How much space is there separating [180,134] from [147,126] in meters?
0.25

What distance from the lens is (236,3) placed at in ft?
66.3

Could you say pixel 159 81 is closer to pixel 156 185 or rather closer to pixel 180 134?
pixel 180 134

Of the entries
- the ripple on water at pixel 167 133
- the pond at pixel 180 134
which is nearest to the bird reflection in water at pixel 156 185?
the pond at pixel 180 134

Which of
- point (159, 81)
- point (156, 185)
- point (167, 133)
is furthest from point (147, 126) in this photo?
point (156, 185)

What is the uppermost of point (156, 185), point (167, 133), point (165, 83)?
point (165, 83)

+++

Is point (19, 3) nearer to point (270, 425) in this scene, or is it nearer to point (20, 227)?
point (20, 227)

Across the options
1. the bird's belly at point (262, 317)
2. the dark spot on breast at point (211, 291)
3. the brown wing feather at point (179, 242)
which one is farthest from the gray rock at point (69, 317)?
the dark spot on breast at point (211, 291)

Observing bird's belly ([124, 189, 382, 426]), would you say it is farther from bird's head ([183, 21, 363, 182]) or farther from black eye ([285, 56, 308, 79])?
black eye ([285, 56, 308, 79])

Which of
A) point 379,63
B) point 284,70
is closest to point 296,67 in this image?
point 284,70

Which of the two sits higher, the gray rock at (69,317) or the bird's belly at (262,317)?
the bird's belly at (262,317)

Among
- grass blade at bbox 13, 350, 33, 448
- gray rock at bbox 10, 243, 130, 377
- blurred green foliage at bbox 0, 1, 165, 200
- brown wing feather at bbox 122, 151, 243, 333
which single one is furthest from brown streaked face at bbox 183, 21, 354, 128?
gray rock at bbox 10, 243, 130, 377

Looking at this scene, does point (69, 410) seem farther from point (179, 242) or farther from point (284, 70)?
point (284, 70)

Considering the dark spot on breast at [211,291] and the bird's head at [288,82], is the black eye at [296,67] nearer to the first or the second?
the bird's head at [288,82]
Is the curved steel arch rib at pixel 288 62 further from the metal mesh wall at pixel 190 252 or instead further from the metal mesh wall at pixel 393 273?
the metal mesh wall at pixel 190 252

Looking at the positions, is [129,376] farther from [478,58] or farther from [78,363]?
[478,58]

+++

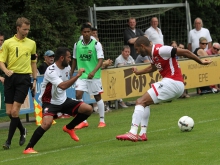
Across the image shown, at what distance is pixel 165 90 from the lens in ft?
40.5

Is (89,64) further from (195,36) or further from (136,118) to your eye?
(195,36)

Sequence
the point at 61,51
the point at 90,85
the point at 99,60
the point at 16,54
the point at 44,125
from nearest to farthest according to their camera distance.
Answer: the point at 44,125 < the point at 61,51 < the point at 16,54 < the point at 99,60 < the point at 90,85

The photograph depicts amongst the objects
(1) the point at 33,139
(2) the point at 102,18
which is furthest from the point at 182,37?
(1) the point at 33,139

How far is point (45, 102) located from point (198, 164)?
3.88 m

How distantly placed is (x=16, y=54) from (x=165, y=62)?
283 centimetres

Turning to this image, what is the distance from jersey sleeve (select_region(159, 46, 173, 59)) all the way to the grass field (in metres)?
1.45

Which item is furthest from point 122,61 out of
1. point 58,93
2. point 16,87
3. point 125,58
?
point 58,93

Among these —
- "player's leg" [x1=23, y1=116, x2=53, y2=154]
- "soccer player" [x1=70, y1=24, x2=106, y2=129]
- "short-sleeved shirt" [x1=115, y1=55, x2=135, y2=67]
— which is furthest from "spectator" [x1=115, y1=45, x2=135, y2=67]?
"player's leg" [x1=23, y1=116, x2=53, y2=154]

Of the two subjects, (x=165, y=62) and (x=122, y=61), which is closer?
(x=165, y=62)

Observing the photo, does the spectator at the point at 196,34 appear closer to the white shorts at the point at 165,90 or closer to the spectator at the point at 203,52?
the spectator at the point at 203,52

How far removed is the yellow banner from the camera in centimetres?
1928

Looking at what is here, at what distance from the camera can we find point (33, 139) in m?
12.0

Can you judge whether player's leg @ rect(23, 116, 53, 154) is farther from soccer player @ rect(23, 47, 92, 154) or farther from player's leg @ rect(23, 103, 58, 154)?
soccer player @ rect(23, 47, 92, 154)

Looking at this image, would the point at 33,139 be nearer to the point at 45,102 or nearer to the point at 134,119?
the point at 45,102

+++

» GIVEN EXERCISE: Pick out each row above that contains the string "nearest", and copy those rows. Case counts.

» EXERCISE RESULT:
which is nearest to the bird reflection in water at pixel 156 185?
from nearest to farthest according to their camera distance.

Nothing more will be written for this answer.